On top of the expected core business of managing the health of the majority of our community - their blood pressure, their asthma, their diabetes, their ear infections, their thyroid problems and their depression, their eczema, their sore backs, their gout, their sprains, strains, infected wounds and more - we are expected to make contact with all positive Covid cases, assess their health and welfare needs, and monitor them regularly if there are concerns.
We are dealing with the fears and anxieties not only of our patients and their whanau, but also of our staff and their whanau too.
We are fielding the many questions to which the answers may be found online, but that our patients want to ask of an actual person because they are overwhelmed with the changing rules, or just want to talk to someone whom they trust.
We, too, have staff off sick and staff who are isolating.
We, too, have families.
We are working seven days a week, including after hours, with a dwindling workforce as more of us succumb.
To be honest, seven days of isolation sounds like a welcome relief at the moment, if only we could rest - but no, if we're standing then we continue to work from home because there is no one left to cover us.
I'm tired of justifying to our patients why we are asking them to swap their fabric mask for a medical-grade mask when they have a face to face consultation with us.
I accept that their fabric mask was expensive.
Perhaps they don't realise that medical centre waiting rooms are a high risk place to be for any length of time, and that they will not be my only 15 minute face to face contact for today, but one of perhaps 20 or more.
When they pull their chair close to me at my desk, or wear their mask under their nose instead of over it, they put me at risk as well as my team, my family, and the practice as a business.
When they complain that they were asked to enter the practice via a different door from usual, perhaps they don't realise ... it protects them from having to walk through the high risk waiting areas and treatment areas.

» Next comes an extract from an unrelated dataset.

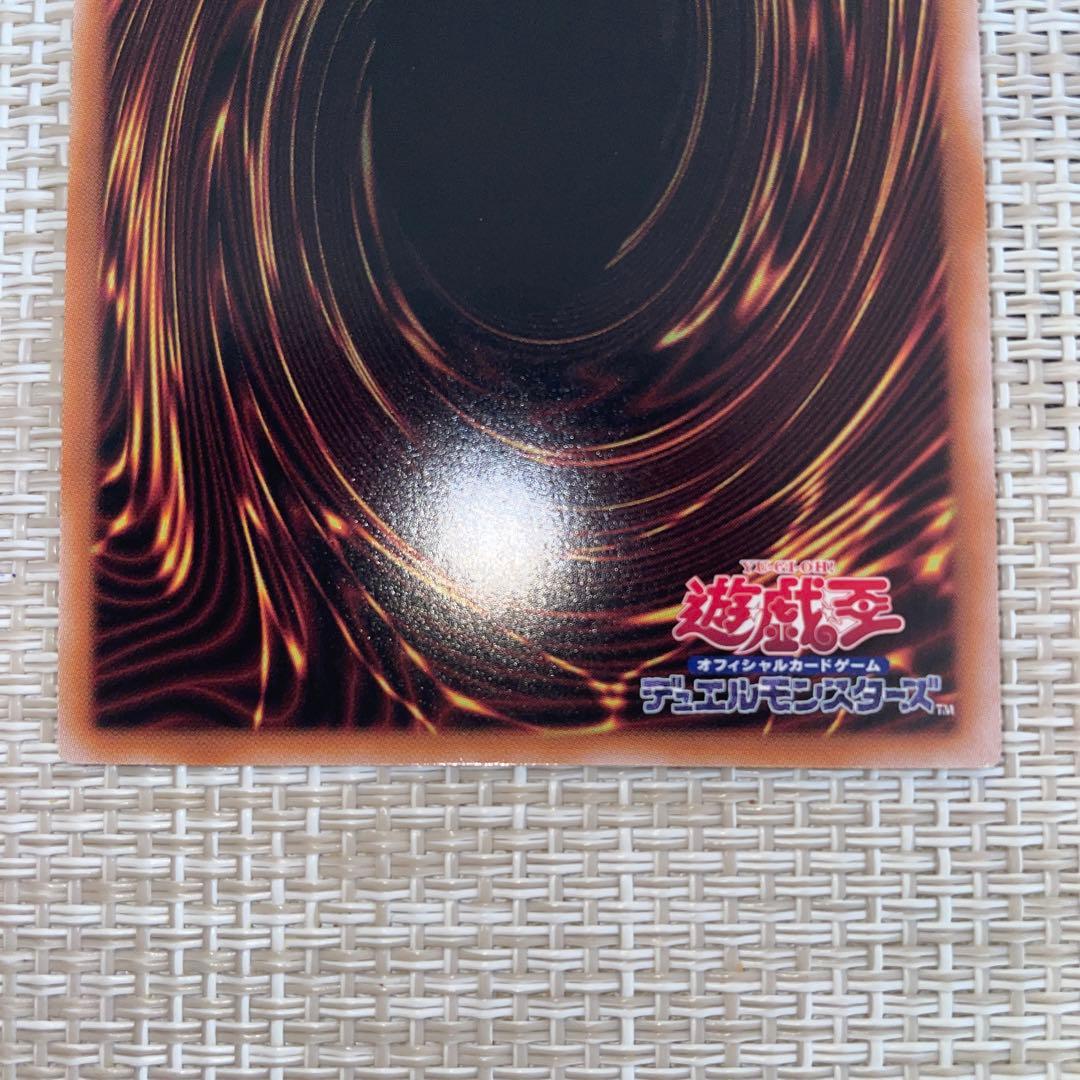 青眼の白龍　25thシークレットレア　クオシク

They are not being treated as a "second class citizen" - they are being respected and kept as safe as we can keep them.
When they complain that they were charged for a phone consultation with a GP or nurse - "It was only a phone call!" - perhaps they don't realise that the clinician may be working from home.
Or that again, we are helping our patients to avoid coming into our high-risk workplace unless it is absolutely necessary for them.
Did the clinician listen, ask questions, diagnose and treat you over the phone?
Bonus! You didn't even have to leave home or work and you got a great service, and yes, that service does need to be purchased by you.
When they are rude about being asked the usual screening questions yet again, or they don't admit to having symptoms, they put the whole practice at risk of closing.
Currently, our small team receives more than 40 phone calls every hour that we are open.
Our supply chain is limited - it's not our fault that some medications are unavailable, that pharmacies are required to dispense medicines monthly instead of three-monthly, that the drivers who deliver our liquid nitrogen are off sick too.
It's not unreasonable, surely, for us to expect to charge for our services?
It's also not our fault that Hawke's Bay is short of around 20 full-time GPs - to fill the vacancies in practices, and to cater for the thousands of Hawke's Bay people who are not actually enrolled with a general practice.
It's not our fault that we have no spare nursing capacity either, and that any casual nurses who used to be available were swept up by the DHB for vaccinating and swabbing so that there is no one left to relieve our tired staff.
We are tired of hearing all about the hospitals and Covid.
We absolutely support our secondary care colleagues - we couldn't do their jobs, and equally they couldn't do ours.
But the reality is that the bulk of the Covid work is being done in general practice.
We don't get to cancel our clinics until this is over.
We don't get thanked for doing a virtual consultation instead of a face to face one. We don't get recognised as heroes.
We don't get a purpose-built Covid ward at the public's expense - instead, we hire and equip a porta cabin for consultations with our symptomatic patients, and we open the windows, if we have any, in our consultation rooms to encourage airflow.
Every day, my team and I deal with multiple complaints from people who have not thought about the view from where we sit, gowned, masked and PPEd to the hilt all day, every day.
We deal with the anger of those who have made health choices that have consequences for others apart from themselves.
We deal with the bewilderment of those who just want it all to go "back to normal", who blame the changes on greed rather than a pandemic.
We deal with the fears and uncertainties that may be similar to our own.
I'm tired of justifying why I do everything I can to keep my team and my patients as safe as we can.
I'm tired of justifying why we cannot run a business on goodwill and compassion.
I'm tired of the demands, the criticisms, the rudeness and the selfishness that is destroying my wonderful team.
I am 100 per cent behind our community pharmacy colleagues and I commiserate with the pharmacist who went home and cried at the end of the day - because we do that too.